## Source extract
=== Section Start ===

There was a problem hiding this comment.
Choose a reason for hiding this comment
The reason will be displayed to describe this comment to others. Learn more.
Will add more complex tests to assert soundness of this pass.
All of the transformation tests are operating on the AST using the old passes AFAICT, so those tests will need to be ported to the IR to validate that the IR upholds the expected behavior. Once the lowering to AIR is implemented, we can also evaluate how the resulting AIR looks. I'd say porting over the tests for inlining and some of the other transformations (once implemented in the IR), are the most essential, but will be a bit tedious, since those tests are against the AST, and the IR differs in various ways. Those tests largely aimed to ensure that:
That should be fine to split up into call inlining and loop unrolling, but you'll want to still probably want to visit the comprehension bodies during the function call inlining pass, to ensure that there are no calls remaining in the program to inline after it completes. Then, when unrolling comprehensions, no further work needs to be done. The tradeoff there is that you won't have the opportunity to do constant propagation across comprehension boundaries until the comprehensions are unrolled, which means you'll have more work to do when unrolling comprehensions. Probably the result would be that you need to run both inlining passes first, and only then do constant propagation and dead code elimination. With compilers, transformation ordering is a whole science/art, luckily we're working with a pretty restrictive ISA, but we'll need to be careful to ensure that transformations either don't make too many assumptions about when they are run, or that we run them in the exact order needed. |
Agreed with your analysis. Pass ordering can probably be reworked after the fact, we'll keep that in mind while implementing the various passes. |
@bitwalker, first of all, thank you for this detailed answer, it will sure help a lot! |
You bet! Sorry if presenting a sketch of the RVSDG design gave you a scare - didn't want to stress you out worrying about needing to refactor things, hopefully it just provided a useful reference for past and future conversations.

=== Section End ===

## Information

=== Section Start ===

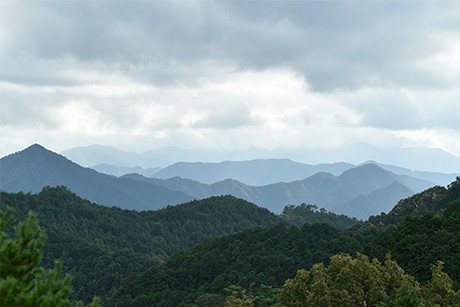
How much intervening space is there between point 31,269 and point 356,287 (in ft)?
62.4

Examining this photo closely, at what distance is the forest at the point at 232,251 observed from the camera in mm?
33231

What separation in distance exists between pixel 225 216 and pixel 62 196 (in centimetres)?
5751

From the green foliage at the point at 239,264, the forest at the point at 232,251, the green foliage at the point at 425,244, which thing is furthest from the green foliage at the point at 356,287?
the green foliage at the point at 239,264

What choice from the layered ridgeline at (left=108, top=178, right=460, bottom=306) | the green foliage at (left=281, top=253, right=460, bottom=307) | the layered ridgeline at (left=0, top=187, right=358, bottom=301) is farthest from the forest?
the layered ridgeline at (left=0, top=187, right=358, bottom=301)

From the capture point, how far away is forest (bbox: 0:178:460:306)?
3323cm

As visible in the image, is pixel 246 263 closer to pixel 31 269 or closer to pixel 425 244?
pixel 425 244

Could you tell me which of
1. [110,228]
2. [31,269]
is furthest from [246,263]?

=== Section End ===
=== Section Start ===

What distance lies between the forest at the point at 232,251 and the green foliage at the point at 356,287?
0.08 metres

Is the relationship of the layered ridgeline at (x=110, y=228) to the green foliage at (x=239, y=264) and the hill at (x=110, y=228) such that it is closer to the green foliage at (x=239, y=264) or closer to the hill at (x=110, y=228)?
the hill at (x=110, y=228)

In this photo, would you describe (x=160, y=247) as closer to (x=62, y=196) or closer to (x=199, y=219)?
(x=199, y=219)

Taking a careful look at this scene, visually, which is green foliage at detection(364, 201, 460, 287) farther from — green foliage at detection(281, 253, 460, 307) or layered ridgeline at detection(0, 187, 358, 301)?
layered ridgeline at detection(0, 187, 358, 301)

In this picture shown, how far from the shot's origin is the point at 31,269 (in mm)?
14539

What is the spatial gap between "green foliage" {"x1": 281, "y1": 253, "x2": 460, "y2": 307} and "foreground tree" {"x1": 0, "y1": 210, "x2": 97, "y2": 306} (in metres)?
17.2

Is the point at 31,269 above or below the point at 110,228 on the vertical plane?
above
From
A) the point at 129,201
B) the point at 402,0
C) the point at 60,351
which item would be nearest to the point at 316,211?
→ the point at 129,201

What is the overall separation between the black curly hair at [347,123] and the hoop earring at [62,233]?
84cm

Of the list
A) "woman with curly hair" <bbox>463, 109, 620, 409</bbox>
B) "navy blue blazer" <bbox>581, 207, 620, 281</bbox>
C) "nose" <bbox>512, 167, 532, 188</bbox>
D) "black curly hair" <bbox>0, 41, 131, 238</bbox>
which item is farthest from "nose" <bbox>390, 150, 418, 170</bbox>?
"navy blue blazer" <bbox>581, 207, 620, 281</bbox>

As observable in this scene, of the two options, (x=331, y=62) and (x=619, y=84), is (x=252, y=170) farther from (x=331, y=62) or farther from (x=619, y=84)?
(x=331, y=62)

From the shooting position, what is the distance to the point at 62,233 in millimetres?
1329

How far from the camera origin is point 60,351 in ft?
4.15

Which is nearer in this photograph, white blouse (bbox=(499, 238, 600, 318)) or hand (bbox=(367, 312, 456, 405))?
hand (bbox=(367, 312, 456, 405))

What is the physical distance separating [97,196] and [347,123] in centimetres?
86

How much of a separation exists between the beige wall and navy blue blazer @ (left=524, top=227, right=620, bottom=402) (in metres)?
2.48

=== Section End ===
=== Section Start ===

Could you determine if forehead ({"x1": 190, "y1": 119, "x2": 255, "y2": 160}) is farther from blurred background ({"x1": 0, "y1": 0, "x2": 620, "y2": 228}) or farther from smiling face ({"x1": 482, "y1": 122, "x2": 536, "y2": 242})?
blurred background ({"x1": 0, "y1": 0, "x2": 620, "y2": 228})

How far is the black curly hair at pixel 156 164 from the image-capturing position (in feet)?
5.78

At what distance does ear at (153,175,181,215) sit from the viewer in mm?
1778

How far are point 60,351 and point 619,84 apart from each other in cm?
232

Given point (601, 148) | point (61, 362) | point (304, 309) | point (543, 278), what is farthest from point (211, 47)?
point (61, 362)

=== Section End ===

## Prompt 1
Output the compiler-pass discussion from "Choose a reason" to "of this pass.".
## Prompt 2
In the compiler-pass discussion, why should the function call inlining pass still visit the comprehension bodies?
## Prompt 3
Resume the compiler-pass discussion after its last message.
The listing has no connection to the compiler-pass discussion.

## Response area 1
Choose a reason for hiding this comment
The reason will be displayed to describe this comment to others. Learn more.
Will add more complex tests to assert soundness of this pass.

## Response area 2
Visiting the comprehension bodies during call inlining ensures that no calls remain in the program to inline once that pass completes. As a result, no further work needs to be done when the comprehensions are later unrolled.

## Response area 3
Yes, I believe all of my questions are addressed, except maybe a few small fresh ones I've left as comments. Ping me once a few of the more complex tests are implemented, and I'll re-review ASAP. Thanks for all the hard work! |
No problem! It will serve as a reference for further discussions, and as a target to tend towards as we refactor our implementation based on what we need.
I have left comments addressing these. For now I don't think the remaining points require immediate attention, we already have plenty to do based on your feedback. I'll be sure to ping you when a review is needed. Thanks again for all your valuable feedback! |
The goal of this PR is to introduce a Middle Intermediate Representation, to avoid making optimization on the AST directly, while keeping enough information to handle type checking, optimization for each pass.
See the initial issue and design discussion for additional context:
Putting it as draft now that we have:
Parse to AST > Constant propagation > Lowering to MIR
all pass, but the resulting MIR is not checked. We may need to improve testing on this side.Additionally, we have a partial pretty printer for the MIR to help us debug in the future (to ensure the graph constructed is what we expect after each pass)
@bitwalker, don't hesitate to comment on things that should be handled differently.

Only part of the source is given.